Stored data
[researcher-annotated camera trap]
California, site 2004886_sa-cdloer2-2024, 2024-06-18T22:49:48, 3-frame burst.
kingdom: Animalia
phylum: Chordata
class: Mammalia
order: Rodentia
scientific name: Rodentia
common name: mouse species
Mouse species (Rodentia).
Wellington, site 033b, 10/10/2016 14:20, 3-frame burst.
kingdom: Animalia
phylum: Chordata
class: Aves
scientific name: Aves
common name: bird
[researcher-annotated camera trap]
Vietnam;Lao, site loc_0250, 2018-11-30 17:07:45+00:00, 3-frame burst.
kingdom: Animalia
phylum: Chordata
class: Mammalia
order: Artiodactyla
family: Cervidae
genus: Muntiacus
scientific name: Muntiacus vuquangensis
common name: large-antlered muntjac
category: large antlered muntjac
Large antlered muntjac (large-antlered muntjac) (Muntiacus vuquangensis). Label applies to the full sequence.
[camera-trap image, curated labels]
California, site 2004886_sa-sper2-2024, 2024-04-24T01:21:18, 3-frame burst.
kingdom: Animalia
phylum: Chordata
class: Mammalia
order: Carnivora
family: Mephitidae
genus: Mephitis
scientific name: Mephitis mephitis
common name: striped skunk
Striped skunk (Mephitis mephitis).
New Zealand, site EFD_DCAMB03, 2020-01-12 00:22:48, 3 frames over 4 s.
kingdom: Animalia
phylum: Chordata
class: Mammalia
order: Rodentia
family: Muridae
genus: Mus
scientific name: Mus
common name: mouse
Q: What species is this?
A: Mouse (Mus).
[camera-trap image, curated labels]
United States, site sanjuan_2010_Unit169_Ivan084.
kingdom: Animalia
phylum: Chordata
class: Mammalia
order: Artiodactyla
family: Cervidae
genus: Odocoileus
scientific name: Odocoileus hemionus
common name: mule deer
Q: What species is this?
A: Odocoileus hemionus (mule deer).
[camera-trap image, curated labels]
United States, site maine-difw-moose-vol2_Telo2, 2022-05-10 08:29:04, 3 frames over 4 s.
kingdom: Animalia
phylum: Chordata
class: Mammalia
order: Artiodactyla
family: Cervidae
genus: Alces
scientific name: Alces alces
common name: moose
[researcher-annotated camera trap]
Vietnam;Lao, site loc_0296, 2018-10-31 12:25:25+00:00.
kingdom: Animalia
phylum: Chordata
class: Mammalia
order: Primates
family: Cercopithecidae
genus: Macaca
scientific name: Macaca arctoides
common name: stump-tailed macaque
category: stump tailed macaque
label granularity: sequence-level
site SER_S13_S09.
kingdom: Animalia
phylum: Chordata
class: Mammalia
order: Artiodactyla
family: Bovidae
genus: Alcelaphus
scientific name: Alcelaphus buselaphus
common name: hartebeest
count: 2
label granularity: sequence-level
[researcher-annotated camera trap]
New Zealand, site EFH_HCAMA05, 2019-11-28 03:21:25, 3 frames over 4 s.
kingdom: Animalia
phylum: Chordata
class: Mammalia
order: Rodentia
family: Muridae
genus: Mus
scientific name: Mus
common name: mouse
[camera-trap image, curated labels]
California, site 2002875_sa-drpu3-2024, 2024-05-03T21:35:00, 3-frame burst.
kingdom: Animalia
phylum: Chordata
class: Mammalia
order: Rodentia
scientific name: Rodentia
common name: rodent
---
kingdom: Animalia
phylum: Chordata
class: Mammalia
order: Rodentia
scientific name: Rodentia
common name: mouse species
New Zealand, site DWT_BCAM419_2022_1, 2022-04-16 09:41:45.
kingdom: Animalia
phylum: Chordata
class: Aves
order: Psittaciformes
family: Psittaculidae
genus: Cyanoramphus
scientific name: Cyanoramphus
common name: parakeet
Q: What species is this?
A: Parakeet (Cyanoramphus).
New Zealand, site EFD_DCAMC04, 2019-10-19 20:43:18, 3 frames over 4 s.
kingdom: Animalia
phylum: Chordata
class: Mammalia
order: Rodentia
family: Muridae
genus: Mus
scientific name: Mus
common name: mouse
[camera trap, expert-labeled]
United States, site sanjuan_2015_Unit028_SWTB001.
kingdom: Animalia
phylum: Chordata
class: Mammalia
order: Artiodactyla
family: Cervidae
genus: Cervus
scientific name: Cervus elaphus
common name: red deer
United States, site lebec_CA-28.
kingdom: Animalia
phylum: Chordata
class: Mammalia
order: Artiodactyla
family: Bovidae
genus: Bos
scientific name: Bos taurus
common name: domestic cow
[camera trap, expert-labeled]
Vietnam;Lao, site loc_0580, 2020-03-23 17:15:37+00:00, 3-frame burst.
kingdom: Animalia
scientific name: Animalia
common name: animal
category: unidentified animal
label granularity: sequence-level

» Task: Every entry above must be returned word for word.

» Task answer:
[researcher-annotated camera trap]
California, site 2004886_sa-cdloer2-2024, 2024-06-18T22:49:48, 3-frame burst.
kingdom: Animalia
phylum: Chordata
class: Mammalia
order: Rodentia
scientific name: Rodentia
common name: mouse species
Mouse species (Rodentia).
Wellington, site 033b, 10/10/2016 14:20, 3-frame burst.
kingdom: Animalia
phylum: Chordata
class: Aves
scientific name: Aves
common name: bird
[researcher-annotated camera trap]
Vietnam;Lao, site loc_0250, 2018-11-30 17:07:45+00:00, 3-frame burst.
kingdom: Animalia
phylum: Chordata
class: Mammalia
order: Artiodactyla
family: Cervidae
genus: Muntiacus
scientific name: Muntiacus vuquangensis
common name: large-antlered muntjac
category: large antlered muntjac
Large antlered muntjac (large-antlered muntjac) (Muntiacus vuquangensis). Label applies to the full sequence.
[camera-trap image, curated labels]
California, site 2004886_sa-sper2-2024, 2024-04-24T01:21:18, 3-frame burst.
kingdom: Animalia
phylum: Chordata
class: Mammalia
order: Carnivora
family: Mephitidae
genus: Mephitis
scientific name: Mephitis mephitis
common name: striped skunk
Striped skunk (Mephitis mephitis).
New Zealand, site EFD_DCAMB03, 2020-01-12 00:22:48, 3 frames over 4 s.
kingdom: Animalia
phylum: Chordata
class: Mammalia
order: Rodentia
family: Muridae
genus: Mus
scientific name: Mus
common name: mouse
Q: What species is this?
A: Mouse (Mus).
[camera-trap image, curated labels]
United States, site sanjuan_2010_Unit169_Ivan084.
kingdom: Animalia
phylum: Chordata
class: Mammalia
order: Artiodactyla
family: Cervidae
genus: Odocoileus
scientific name: Odocoileus hemionus
common name: mule deer
Q: What species is this?
A: Odocoileus hemionus (mule deer).
[camera-trap image, curated labels]
United States, site maine-difw-moose-vol2_Telo2, 2022-05-10 08:29:04, 3 frames over 4 s.
kingdom: Animalia
phylum: Chordata
class: Mammalia
order: Artiodactyla
family: Cervidae
genus: Alces
scientific name: Alces alces
common name: moose
[researcher-annotated camera trap]
Vietnam;Lao, site loc_0296, 2018-10-31 12:25:25+00:00.
kingdom: Animalia
phylum: Chordata
class: Mammalia
order: Primates
family: Cercopithecidae
genus: Macaca
scientific name: Macaca arctoides
common name: stump-tailed macaque
category: stump tailed macaque
label granularity: sequence-level
site SER_S13_S09.
kingdom: Animalia
phylum: Chordata
class: Mammalia
order: Artiodactyla
family: Bovidae
genus: Alcelaphus
scientific name: Alcelaphus buselaphus
common name: hartebeest
count: 2
label granularity: sequence-level
[researcher-annotated camera trap]
New Zealand, site EFH_HCAMA05, 2019-11-28 03:21:25, 3 frames over 4 s.
kingdom: Animalia
phylum: Chordata
class: Mammalia
order: Rodentia
family: Muridae
genus: Mus
scientific name: Mus
common name: mouse
[camera-trap image, curated labels]
California, site 2002875_sa-drpu3-2024, 2024-05-03T21:35:00, 3-frame burst.
kingdom: Animalia
phylum: Chordata
class: Mammalia
order: Rodentia
scientific name: Rodentia
common name: rodent
---
kingdom: Animalia
phylum: Chordata
class: Mammalia
order: Rodentia
scientific name: Rodentia
common name: mouse species
New Zealand, site DWT_BCAM419_2022_1, 2022-04-16 09:41:45.
kingdom: Animalia
phylum: Chordata
class: Aves
order: Psittaciformes
family: Psittaculidae
genus: Cyanoramphus
scientific name: Cyanoramphus
common name: parakeet
Q: What species is this?
A: Parakeet (Cyanoramphus).
New Zealand, site EFD_DCAMC04, 2019-10-19 20:43:18, 3 frames over 4 s.
kingdom: Animalia
phylum: Chordata
class: Mammalia
order: Rodentia
family: Muridae
genus: Mus
scientific name: Mus
common name: mouse
[camera trap, expert-labeled]
United States, site sanjuan_2015_Unit028_SWTB001.
kingdom: Animalia
phylum: Chordata
class: Mammalia
order: Artiodactyla
family: Cervidae
genus: Cervus
scientific name: Cervus elaphus
common name: red deer
United States, site lebec_CA-28.
kingdom: Animalia
phylum: Chordata
class: Mammalia
order: Artiodactyla
family: Bovidae
genus: Bos
scientific name: Bos taurus
common name: domestic cow
[camera trap, expert-labeled]
Vietnam;Lao, site loc_0580, 2020-03-23 17:15:37+00:00, 3-frame burst.
kingdom: Animalia
scientific name: Animalia
common name: animal
category: unidentified animal
label granularity: sequence-level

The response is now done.